La carreta se detuvo y ella apoyó una mano en la mirilla, mas no precisó confirmar quién llegaba. Al otro lado, un hombre pateó la puerta al tiempo que exclamaba:

—¡Abrid, mil demonios! ¡La niña no está bien!

Eso le granjeó a Castillano entrada inmediata. Irrumpió en la cocina del burdel cargando en brazos a Marina envuelta en su capa, aún agarrotada y medio inconsciente.

—¡Un baño de agua caliente y un médico! ¡Aprisa!

Una mujer le indicó que la siguiera y él se lanzó escaleras arriba, hasta la puerta que la mujer abría para él.

—¡Sábanas limpias! ¡Una camisa! ¡Daos prisa con el baño! —ordenó antes de cerrar la puerta con el codo.

Se trataba de una habitación para clientes y contaba con el lujo exótico de una tina en el extremo opuesto a la cama. Castillano empujó con su pie un escabel hasta la tina y se inclinó para depositar a la muchacha en su interior. Pero Marina gimió y aferró la chaqueta de Castillano con una mano engarfiada. Él la estrechó contra su pecho una vez más.

—Calma, niña —le susurró, intentando sonar tranquilizador—. Esto te ayudará a sentirte mejor. —La depositó con suavidad en la tina vacía y le tomó una mano entre las suyas—. Ya estás a salvo y entre amigos —agregó—. Aquí cuidarán bien de ti.

Dolores entró precediendo a dos mujeres que traían cubetas de agua caliente. Castillano probó la temperatura del agua antes de permitirles volcarla con cuidado en la tina. Marina tembló de pies a cabeza al sentir el líquido. Ardía de fiebre y su respiración era brusca y entrecortada.

—Ya han ido por el médico —terció Dolores, aproximándose.

—Traed más agua —dijo Castillano, viendo que sólo habían llenado la mitad de la tina—. Necesita estar sumergida.

Las mujeres se marcharon apresuradas.

—¿Qué le ocurrió, capitán? —preguntó Dolores.

—No lo sé —gruñó él—. La hallé en un cepo, arrodillada sobre pedregullo cortante, bañada en agua helada.

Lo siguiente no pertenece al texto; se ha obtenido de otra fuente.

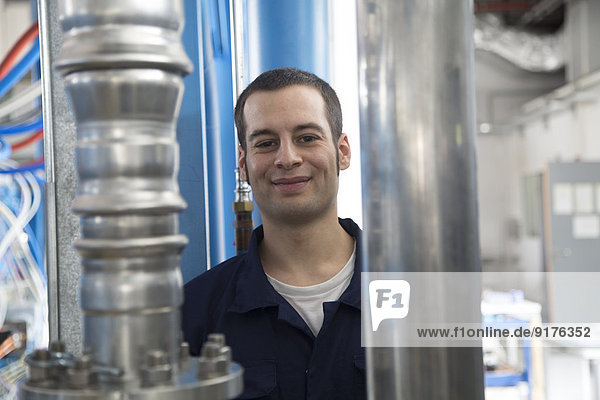 Portrait of smiling technician in a factory building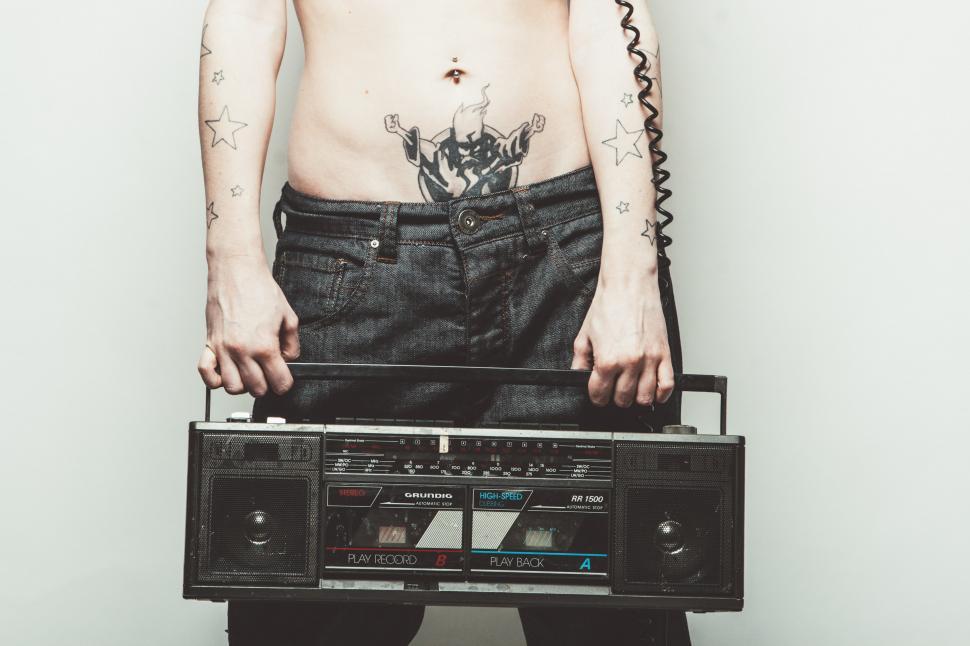Download Free Stock Photo of Tattooed Man with Tape recorder 
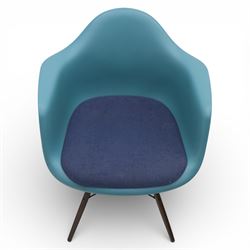 Vitra - Pair of Eames DAW armchairs, moulded plastic seats in teal with integrated armrests, blue upholstered seat cushions, supported on stained wooden dowel legs with black wire cross bracing
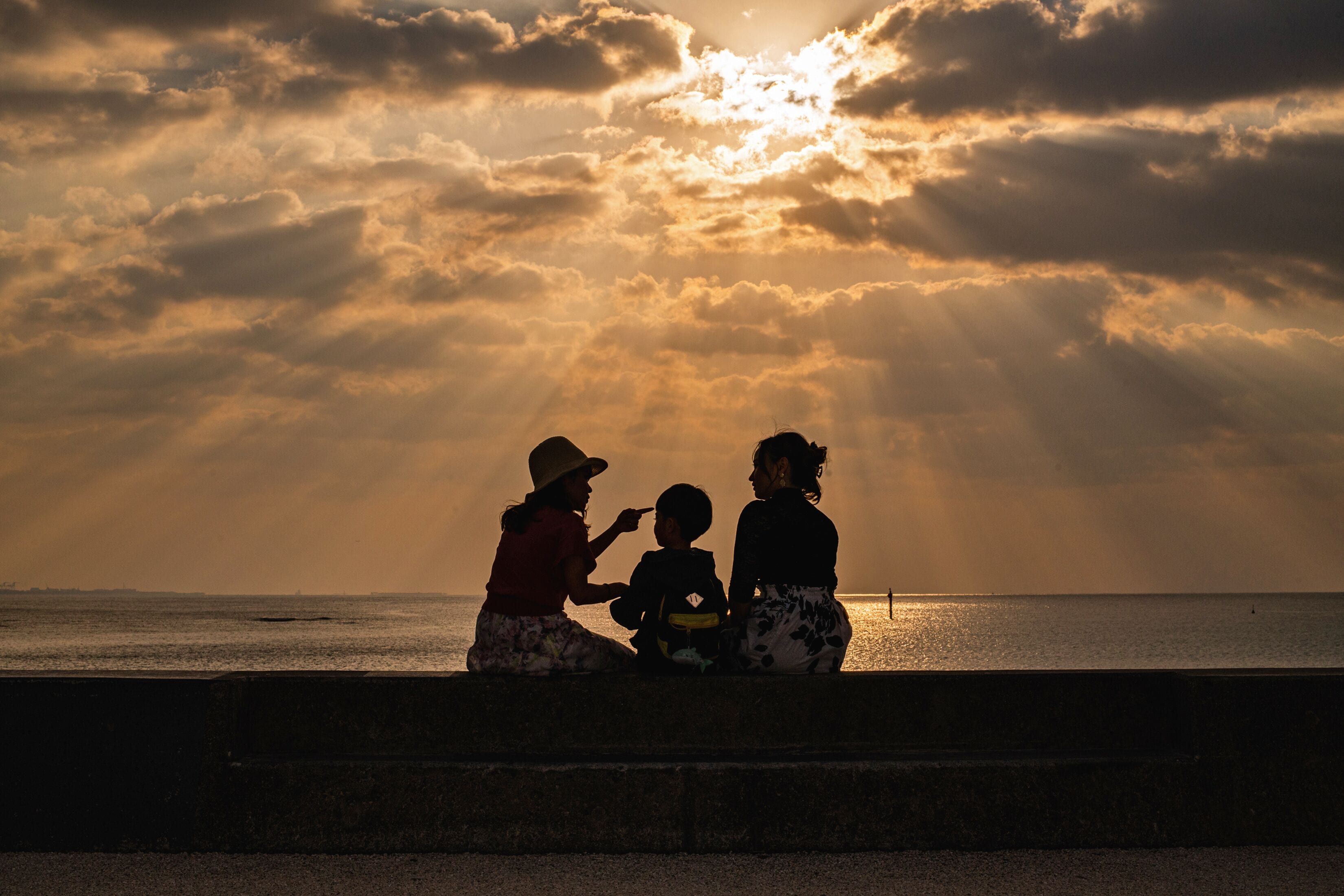 A sunset over a body of water with silhouettes of three people sitting on a ledge.
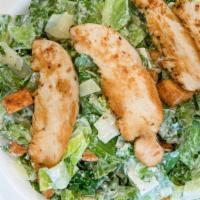 Grilled Chicken Caesar Salad · Freshly cut kale mixed with romaine salad, croutons and homemade Caesar dressing served with...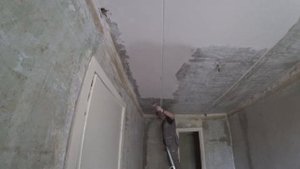 Снятие старой краски и шпаклевки с потолка с помощью скребка в малой комнате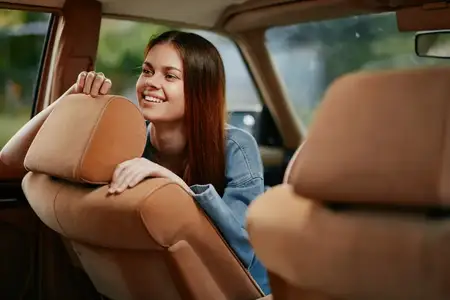 Счастливая молодая женщина в джинсовой куртке наслаждается временем в машине, в которую проникает естественный свет, создавая радостную и безмятежную атмосферу во время непринужденной поездки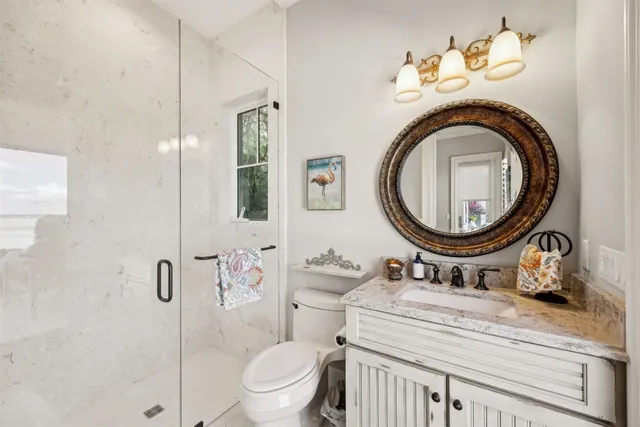 a bathroom with a granite countertop sink toilet and shower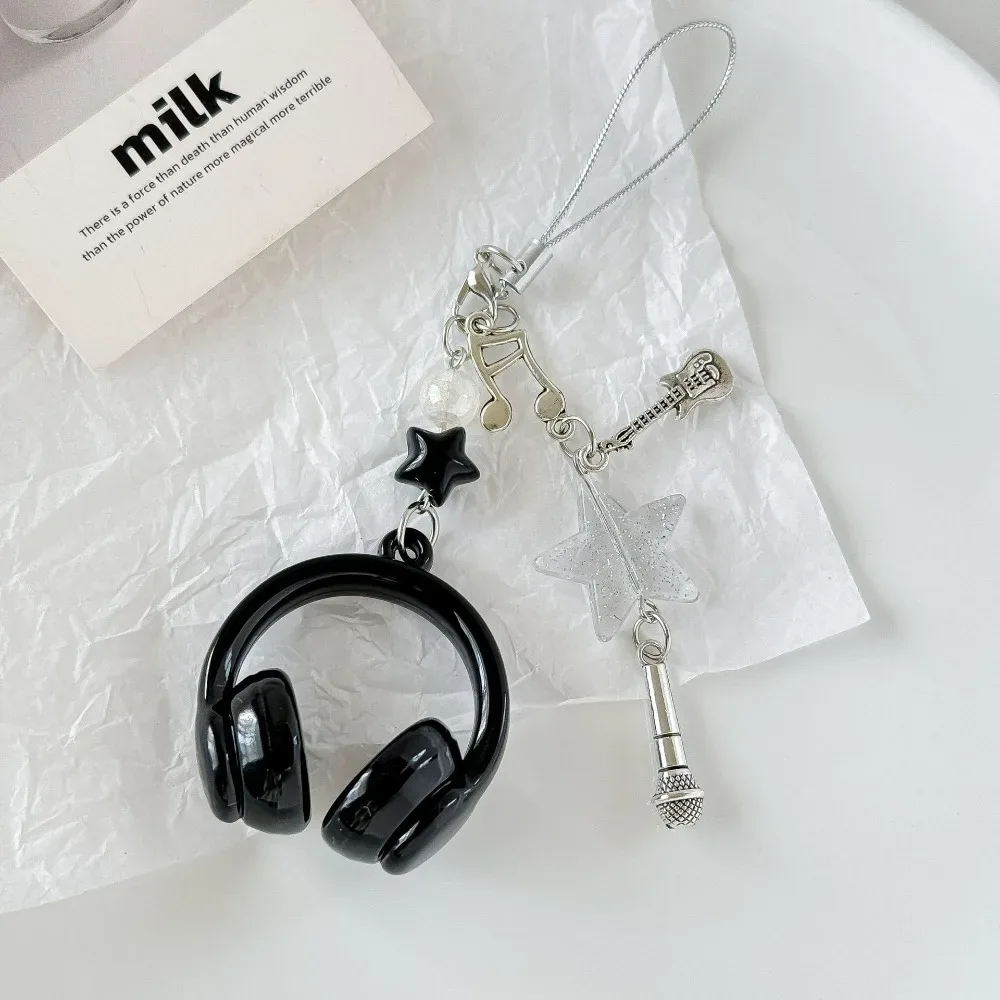 porte clé musical chaine métal accoutrements musicaux petit pendentif créatif voyage sac main pods casque bouton poussoir écouteurs accessoire voyage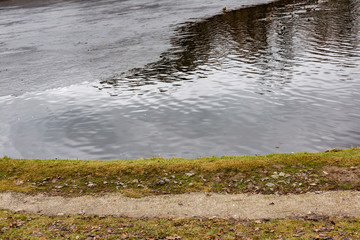 Frozen water at the shore of the pond with a path and lawn
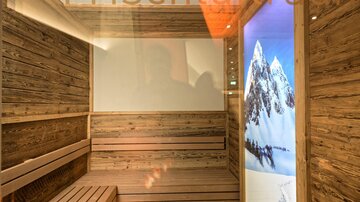Ein moderner Raum mit Holzelementen und einer Sauna-Bank. An der Wand befindet sich ein großes Bildschirm-Bild mit schneebedeckten Bergen.
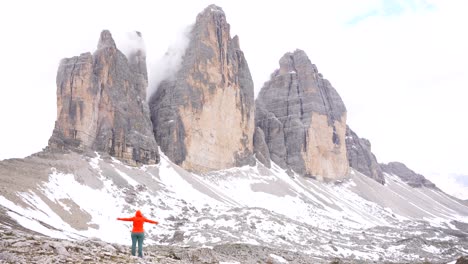 Rear-view-of-a-woman-in-an-orange-hoodie-raising-her-arms-after-reaching-the-snowy-slope-of-Tre-Cime-di-Lavaredo
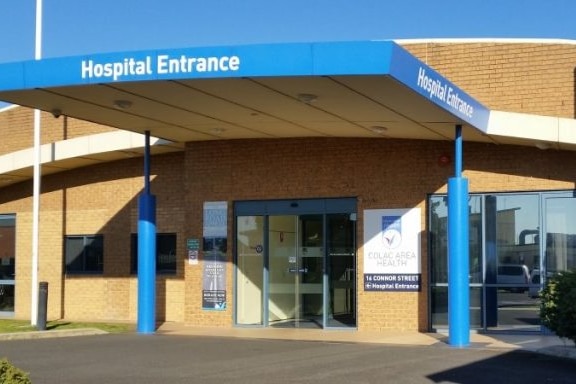 An exterior picture of a hospital with an orange brick exterior and a blue pillar and porch with Hospital Entrance written.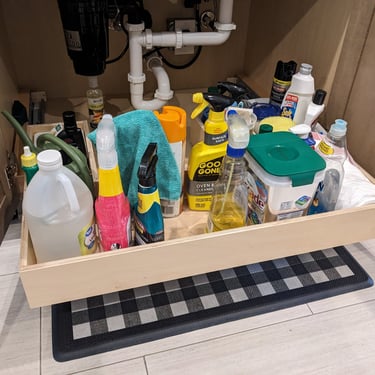 Roll out shelving under a kitchen sink makes all the stored contents easily accessible.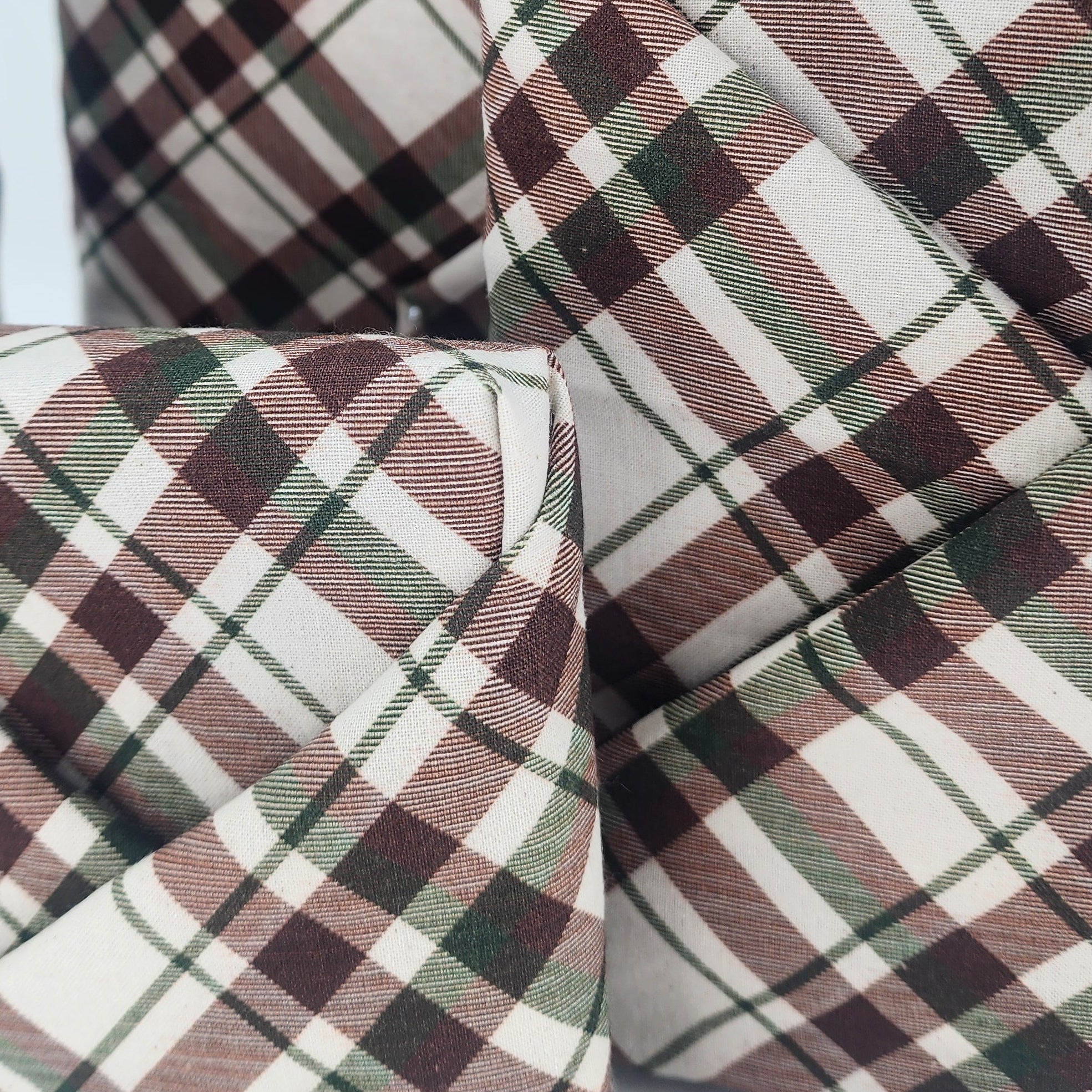 Furoshiki cotton gift wrap on on four gifts in brown and green tartan design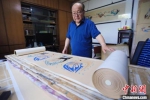 图为范兴儒展示他最珍视的《八十七飞天卷》，耗时5年所作，画卷长50米，包含87身代表飞天。　高展 摄 - 甘肃新闻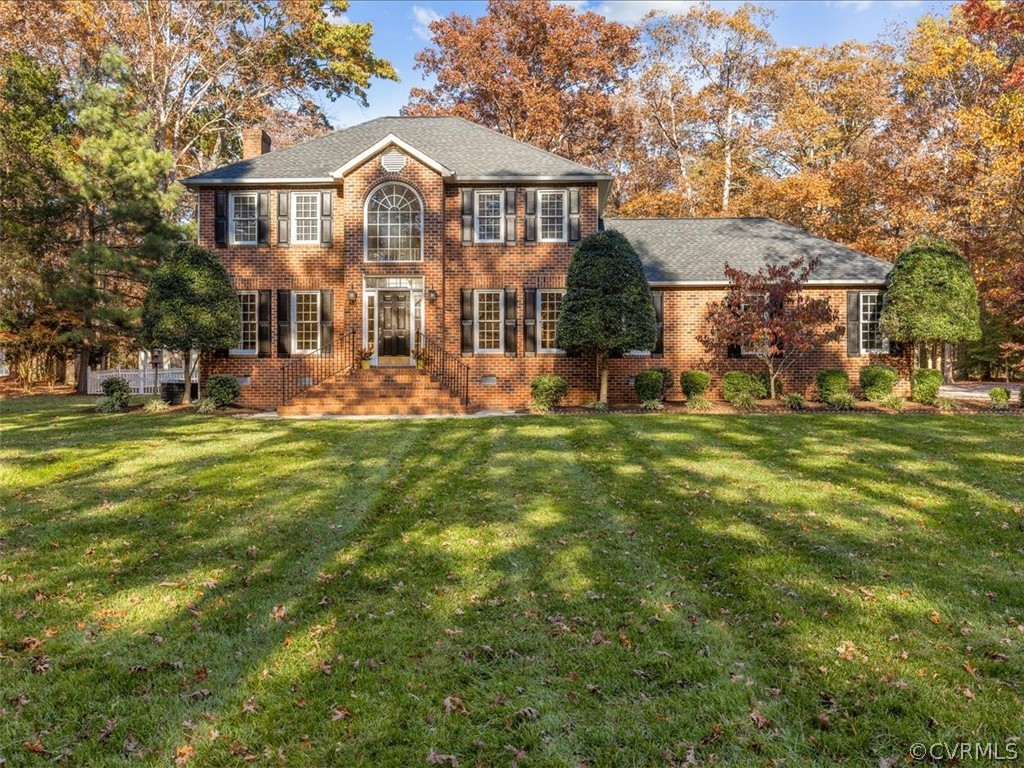 13630 Spring Run Road Midlothian, VA 23112 - Photo 2 of 30 a front view of a house with a yard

Dolores se cubrió la boca, los ojos llenos de lágrimas al ver que Marina alzaba el rostro hacia él cada vez que lo escuchaba hablar. El agua comenzó a oscurecerse con la suciedad de la túnica y la sangre seca que se aflojaba en los pies y los tobillos de la muchacha. Castillano se sentó en el escabel sin soltar su mano, y le acarició con torpeza la cabeza rapada para sosegarla.